## Your task
Please recast the listing below as a numbered list, starting with the line that contains "Of (x=234, y=183)" and going on through the end of the listing, with blank lines left out.

## Data entries

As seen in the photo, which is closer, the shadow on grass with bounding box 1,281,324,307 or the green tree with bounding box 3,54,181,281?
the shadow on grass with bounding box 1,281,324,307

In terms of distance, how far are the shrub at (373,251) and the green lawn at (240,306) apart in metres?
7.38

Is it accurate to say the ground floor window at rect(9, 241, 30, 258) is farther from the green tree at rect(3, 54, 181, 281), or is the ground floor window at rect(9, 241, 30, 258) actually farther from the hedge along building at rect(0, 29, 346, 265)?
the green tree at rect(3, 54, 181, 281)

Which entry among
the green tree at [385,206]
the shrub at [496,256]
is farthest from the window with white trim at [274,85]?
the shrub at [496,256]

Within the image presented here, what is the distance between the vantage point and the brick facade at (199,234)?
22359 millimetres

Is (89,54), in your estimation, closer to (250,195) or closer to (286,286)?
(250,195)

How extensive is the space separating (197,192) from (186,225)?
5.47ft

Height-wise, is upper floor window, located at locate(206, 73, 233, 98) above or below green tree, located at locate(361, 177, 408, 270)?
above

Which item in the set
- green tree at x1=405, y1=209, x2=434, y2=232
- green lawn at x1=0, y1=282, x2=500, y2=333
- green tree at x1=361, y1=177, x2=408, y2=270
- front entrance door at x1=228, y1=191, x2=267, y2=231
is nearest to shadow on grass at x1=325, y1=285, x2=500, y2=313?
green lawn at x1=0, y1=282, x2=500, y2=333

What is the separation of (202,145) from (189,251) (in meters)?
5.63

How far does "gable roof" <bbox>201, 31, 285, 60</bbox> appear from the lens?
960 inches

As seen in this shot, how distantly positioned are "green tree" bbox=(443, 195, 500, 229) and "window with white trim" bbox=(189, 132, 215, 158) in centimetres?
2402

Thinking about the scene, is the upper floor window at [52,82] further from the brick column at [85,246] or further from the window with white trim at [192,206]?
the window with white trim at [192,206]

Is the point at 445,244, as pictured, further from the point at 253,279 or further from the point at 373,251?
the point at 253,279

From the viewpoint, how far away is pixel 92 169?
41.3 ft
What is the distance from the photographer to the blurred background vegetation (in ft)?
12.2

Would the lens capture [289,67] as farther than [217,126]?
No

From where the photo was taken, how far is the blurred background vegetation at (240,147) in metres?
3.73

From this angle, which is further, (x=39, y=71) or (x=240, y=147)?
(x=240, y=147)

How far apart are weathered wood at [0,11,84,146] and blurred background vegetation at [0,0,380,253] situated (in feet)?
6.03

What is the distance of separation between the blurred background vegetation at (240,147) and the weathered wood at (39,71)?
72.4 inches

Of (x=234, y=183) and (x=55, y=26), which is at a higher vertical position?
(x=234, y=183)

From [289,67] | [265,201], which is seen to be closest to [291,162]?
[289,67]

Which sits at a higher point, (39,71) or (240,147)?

## Completed exercise
1. Of (x=234, y=183) and (x=55, y=26), which is at a higher vertical position?
2. (x=234, y=183)
3. From [289,67] | [265,201], which is seen to be closest to [291,162]?
4. [289,67]
5. Which sits at a higher point, (39,71) or (240,147)?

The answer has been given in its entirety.